> [Compito 1]: Copia il passo del testo sulla pedagogia in Italia che comincia con "Con la traduzione" e termina con "scolastica del fascismo.".
> [Compito 2]: Secondo il testo sulla pedagogia in Italia, chi ha tradotto "Scuola e società" di John Dewey?

> [Estratto del testo]:
◇ ◇ ◇ ◇
Il docente ha parlato di John Dewey nato nel 1859-1952 che è considerato uno dei più importanti psicologi educativi. I suoi modelli in questo campo hanno fatto parte della rivoluzione pedagogica avvenuta nel secolo scorso che ha influenzato il pensiero di Adriano Olivetti e la sua idea di Comunità.
Purtroppo al giorno d’oggi parte del nostro sistema educativo non conosce ancora o non applica i contributi di John Dewey.
In Italia queste idee sono giunte negli anni Cinquanta del Novecento dopo la Seconda Guerra Mondiale. Tra i suoi libri più importanti vengono ricordati: “Il mio credo pedagogico del 1897, “Scuola e società del 1897 e molti altri. La traduzione del testo “Scuola e società” del 1949, di John Dewey si deve a Ernesto Codignola e Lamberto Borghi.
Con la traduzione dell’opera, si diffusero in Italia le idee rivoluzionarie di Dewey che influirono sulla scuola e sull’educazione già a partire dal periodo postfascista.
In Italia all’inizio del Novecento il pensiero pedagogico era quello del neoidealismo i cui esponenti i cui esponenti di primo piano furono Benedetto Croce, 1866-1952, e Giovanni Gentile, 1875-1944.
Quest’ultimo, intellettuale di riferimento per la prima metà del Novecento, fu voce autorevole anche in campo pedagogico e a lui è legata la riforma scolastica del fascismo.
Un discorso a parte e rivoluzionario per i tempi è quello legato a Maria Montessori pedagoga, educatrice, scienziata, medico, psichiatra, filosofa, antropologa, biologa e psicologa, che fu una vera rivoluzione al femminile. Pensate terza donna italiana che nel 1896 si sarebbe laureata in medicina, specializzandosi successivamente neuropsichiatria.
Poi il docente ha parlato di Francesco De Bartolomeis, decano dei pedagogisti italiani, che si è spento a Torino da pochi mesi all’età di 105 anni.
◇ ◇ ◇ ◇
> [Materiale estratto]:
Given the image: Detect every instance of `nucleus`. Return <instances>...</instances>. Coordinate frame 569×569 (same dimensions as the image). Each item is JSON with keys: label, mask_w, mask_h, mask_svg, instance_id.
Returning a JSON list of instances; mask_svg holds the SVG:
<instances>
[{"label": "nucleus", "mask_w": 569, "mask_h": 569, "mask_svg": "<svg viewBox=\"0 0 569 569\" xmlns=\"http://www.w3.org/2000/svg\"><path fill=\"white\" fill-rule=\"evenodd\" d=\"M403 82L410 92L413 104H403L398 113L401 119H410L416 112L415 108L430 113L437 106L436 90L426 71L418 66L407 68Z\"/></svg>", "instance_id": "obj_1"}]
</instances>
◇ ◇ ◇ ◇
> [Risposta attesa 1]:
Con la traduzione dell’opera, si diffusero in Italia le idee rivoluzionarie di Dewey che influirono sulla scuola e sull’educazione già a partire dal periodo postfascista.
In Italia all’inizio del Novecento il pensiero pedagogico era quello del neoidealismo i cui esponenti i cui esponenti di primo piano furono Benedetto Croce, 1866-1952, e Giovanni Gentile, 1875-1944.
Quest’ultimo, intellettuale di riferimento per la prima metà del Novecento, fu voce autorevole anche in campo pedagogico e a lui è legata la riforma scolastica del fascismo.

> [Risposta attesa 2]: Ernesto Codignola e Lamberto Borghi.